The End of An Era - RIP to the Premises PBX

11 Nov 2021

RIP to the Premises PBX, a last millennium dinosaur, unable to migrate to the UCaaS cloud

Yesterday, Mitel announced that they were entering into a relationship to have RingCentral MVP become the UCaaS migration offer to be made to the existing (and future) Mitel “single-instance” user base. The key message is that as customers migrate to UCaaS with Mitel, they will move to RingCentral MVP as the solution.

Mitel now joins Avaya, Alcatel-Lucent, and Atos/Unify as partners with RingCentral in migrating their premises bases to the UCaaS cloud. Further, NEC has partnered with Intermedia to migrate their base to UCaaS. For each of these companies, their inability to either deliver a quality UCaaS solution or to build a UCaaS brand drove them to seek out an alternative as their existing bases went to the cloud. As the industry learned during the VoIP migrations that saw Cisco gain 45% of the U.S. installed base, incumbency does not guarantee migrations success in major transitions, and cloud is a major transition.

Of course, Vlad Shmunis and the RingCentral team are to be complimented for a successful strategy that has delivered the opportunity to have an advantageous position in migrating over 200M premises seats. Even with a 10-30% migration success rate, that is an additional 20-60M UCaaS seats, resulting in a multi-fold growth in RingCentral subscribers. Well played.

While these RingCentral partners were not successful in delivering an internal UCaaS platform, Cisco and Microsoft were. However, neither migrated, both replaced. The next-generation Cisco Webex UCaaS platform is not based on the VoIP Call Manager telephony product of the last millennium, it is a new development. And Microsoft migrated from earlier implementations of VoIP to a new cloud UCaaS implantation with Teams. Both companies followed the innovators dilemma advice and created new teams to drive a transformational change.

The result is that all the premises single customer PBX/communications software that was developed, some in the last millennium, some more recently, have now all been abandoned in the path to UCaaS. It is now clear that those platforms, and often the companies that built them, were not capable of managing the migration to UCaaS, multi-tenancy and the cloud. The only way to succeed in UCaaS is to abandon the past. Just as VoIP changed the market and the landscape in the 2000s, the rapid migration to UCaaS and cloud, surely being accelerated by business changes driven by the pandemic, have once again transformed the market.

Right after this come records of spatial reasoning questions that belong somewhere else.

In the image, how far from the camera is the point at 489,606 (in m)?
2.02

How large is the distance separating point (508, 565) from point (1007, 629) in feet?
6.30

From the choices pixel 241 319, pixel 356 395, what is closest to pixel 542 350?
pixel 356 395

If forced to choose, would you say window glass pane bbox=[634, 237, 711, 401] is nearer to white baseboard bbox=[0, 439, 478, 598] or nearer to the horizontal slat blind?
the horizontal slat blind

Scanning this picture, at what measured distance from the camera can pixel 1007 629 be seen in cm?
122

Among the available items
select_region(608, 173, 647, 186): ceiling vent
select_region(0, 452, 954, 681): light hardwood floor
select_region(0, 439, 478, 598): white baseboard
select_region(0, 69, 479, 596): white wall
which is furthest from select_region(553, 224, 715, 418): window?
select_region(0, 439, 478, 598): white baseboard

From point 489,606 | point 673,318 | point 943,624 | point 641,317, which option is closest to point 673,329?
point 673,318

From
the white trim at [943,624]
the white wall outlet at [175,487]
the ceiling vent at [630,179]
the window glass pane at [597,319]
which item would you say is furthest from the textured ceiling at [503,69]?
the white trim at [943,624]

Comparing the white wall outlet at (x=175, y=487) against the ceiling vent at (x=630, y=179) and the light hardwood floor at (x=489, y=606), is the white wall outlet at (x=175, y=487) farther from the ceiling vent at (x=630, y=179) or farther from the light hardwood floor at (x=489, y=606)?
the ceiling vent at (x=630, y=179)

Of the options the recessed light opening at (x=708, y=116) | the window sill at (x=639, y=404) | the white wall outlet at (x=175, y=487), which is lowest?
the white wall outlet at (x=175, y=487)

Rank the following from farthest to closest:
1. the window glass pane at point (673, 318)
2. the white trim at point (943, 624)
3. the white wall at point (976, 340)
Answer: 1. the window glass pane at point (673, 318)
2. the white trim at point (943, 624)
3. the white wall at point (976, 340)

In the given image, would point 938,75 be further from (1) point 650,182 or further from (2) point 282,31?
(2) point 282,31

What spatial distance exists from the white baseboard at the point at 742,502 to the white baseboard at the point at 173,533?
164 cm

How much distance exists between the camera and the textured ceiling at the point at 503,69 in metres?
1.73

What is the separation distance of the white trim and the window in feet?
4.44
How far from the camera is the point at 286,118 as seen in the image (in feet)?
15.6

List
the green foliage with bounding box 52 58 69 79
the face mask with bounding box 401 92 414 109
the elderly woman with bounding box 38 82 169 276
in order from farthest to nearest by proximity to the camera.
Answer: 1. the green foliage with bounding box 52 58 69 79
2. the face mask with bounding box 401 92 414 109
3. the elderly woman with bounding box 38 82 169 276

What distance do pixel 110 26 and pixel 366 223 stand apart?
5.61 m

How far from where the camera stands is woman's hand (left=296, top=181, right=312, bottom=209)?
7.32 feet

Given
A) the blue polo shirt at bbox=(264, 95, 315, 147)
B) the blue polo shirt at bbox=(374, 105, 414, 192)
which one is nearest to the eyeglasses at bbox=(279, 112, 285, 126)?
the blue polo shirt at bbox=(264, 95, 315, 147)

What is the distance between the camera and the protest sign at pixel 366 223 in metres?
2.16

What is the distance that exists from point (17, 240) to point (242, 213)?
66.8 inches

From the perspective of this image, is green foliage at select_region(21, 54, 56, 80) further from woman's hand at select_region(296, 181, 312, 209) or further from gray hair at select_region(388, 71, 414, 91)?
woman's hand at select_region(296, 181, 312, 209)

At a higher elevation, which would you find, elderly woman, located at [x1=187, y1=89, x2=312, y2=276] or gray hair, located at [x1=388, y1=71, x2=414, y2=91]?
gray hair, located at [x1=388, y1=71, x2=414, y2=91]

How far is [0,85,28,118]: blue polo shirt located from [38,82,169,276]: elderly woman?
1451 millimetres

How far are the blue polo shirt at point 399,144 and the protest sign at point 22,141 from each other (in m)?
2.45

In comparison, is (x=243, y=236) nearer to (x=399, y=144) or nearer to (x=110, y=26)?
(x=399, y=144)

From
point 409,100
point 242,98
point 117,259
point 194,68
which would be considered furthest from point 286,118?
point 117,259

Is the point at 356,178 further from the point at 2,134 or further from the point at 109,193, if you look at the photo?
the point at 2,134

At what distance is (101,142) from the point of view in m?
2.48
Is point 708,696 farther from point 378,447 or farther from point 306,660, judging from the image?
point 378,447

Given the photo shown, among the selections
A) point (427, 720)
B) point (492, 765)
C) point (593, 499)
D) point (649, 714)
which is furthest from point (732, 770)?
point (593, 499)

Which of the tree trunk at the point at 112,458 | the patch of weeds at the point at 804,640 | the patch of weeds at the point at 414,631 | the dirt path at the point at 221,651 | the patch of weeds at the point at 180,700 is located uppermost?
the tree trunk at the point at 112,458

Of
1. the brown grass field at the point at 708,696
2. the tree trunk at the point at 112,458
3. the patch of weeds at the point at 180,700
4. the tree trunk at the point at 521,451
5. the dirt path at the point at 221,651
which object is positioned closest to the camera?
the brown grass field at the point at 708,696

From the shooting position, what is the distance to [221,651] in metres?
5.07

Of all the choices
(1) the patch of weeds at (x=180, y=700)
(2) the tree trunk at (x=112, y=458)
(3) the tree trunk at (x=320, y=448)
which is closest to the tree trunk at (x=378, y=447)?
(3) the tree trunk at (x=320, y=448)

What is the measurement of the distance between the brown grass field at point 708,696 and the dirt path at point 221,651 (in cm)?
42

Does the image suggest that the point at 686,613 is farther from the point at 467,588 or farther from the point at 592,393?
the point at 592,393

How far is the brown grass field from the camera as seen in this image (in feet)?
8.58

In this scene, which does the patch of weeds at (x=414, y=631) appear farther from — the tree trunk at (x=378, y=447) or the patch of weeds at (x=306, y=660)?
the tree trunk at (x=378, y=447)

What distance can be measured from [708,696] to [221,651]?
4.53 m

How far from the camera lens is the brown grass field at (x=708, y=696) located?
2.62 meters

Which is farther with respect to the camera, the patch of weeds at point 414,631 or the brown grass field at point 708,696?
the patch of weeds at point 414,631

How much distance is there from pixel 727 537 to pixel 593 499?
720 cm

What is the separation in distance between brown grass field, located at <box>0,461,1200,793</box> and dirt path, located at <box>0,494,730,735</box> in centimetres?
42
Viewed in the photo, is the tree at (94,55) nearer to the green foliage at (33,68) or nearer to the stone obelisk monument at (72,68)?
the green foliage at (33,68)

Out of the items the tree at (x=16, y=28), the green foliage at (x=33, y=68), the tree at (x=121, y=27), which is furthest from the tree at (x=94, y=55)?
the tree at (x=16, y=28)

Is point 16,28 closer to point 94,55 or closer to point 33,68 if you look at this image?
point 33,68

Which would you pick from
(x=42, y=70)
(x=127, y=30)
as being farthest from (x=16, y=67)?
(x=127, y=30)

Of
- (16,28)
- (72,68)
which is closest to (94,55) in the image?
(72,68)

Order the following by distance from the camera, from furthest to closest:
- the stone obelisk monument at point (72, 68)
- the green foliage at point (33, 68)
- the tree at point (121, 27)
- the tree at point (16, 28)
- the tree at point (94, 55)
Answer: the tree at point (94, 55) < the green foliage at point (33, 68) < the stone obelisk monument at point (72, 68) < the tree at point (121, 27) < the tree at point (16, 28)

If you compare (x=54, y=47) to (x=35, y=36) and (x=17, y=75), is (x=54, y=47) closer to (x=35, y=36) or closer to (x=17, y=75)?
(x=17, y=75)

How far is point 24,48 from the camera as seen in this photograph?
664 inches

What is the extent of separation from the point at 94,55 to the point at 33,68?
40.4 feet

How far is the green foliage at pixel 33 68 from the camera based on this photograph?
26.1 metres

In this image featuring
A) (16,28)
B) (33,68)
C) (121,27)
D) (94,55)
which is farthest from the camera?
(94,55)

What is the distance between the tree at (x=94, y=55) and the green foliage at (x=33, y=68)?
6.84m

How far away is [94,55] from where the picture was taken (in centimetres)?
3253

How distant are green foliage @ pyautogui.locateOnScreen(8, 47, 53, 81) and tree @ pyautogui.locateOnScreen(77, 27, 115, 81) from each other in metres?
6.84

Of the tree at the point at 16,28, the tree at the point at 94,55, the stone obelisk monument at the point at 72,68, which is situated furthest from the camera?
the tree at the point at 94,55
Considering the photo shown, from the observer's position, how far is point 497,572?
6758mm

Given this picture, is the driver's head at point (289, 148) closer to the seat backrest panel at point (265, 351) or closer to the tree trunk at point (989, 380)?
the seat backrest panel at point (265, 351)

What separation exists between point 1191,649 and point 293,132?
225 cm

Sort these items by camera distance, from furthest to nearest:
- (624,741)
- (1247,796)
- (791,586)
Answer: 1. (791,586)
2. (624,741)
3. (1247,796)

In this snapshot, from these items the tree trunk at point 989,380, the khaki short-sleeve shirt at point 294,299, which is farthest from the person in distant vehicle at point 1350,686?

The result is that we now are moving into a new time in the market. Cisco and RingCentral both have access to large premises PBX bases to migrate. Microsoft and Zoom have seen exponential, even viral, adoption of their advanced video and collaboration services during the Covid pandemic, resulting in huge numbers of video users with relatively low telephony adoption. The result is that Microsoft, Cisco, Zoom, and RingCentral appear to be emerging as the market leaders.

The four competitors currently often have overlapping customers and offers, as well as sometimes interoperating, so the path of the market remains unclear. Will telephony drive the migration to video and collaboration or will the adoption of video and collaboration drive a converged migration with telephony from the same vendor? As the companies move to consolidate their competitive offers and positions, it will become more clear which values and adjacencies -- Microsoft Office/IT adjacency, Cisco VoIP and networks, Zoom consumer familiarity and use, or RingCentral brand and channel/migration -- will be successful in the market. Continuing a long-term tradition in the enterprise communications market, there will continue to be multiple UCaaS options available with great technology and large-scale adoption. This choice should enable customers to choose the best option that fits their business needs. This next generation of market competition will keep innovation lively and drive new offers and economics going forward. It looks like this will be the roaring 20s.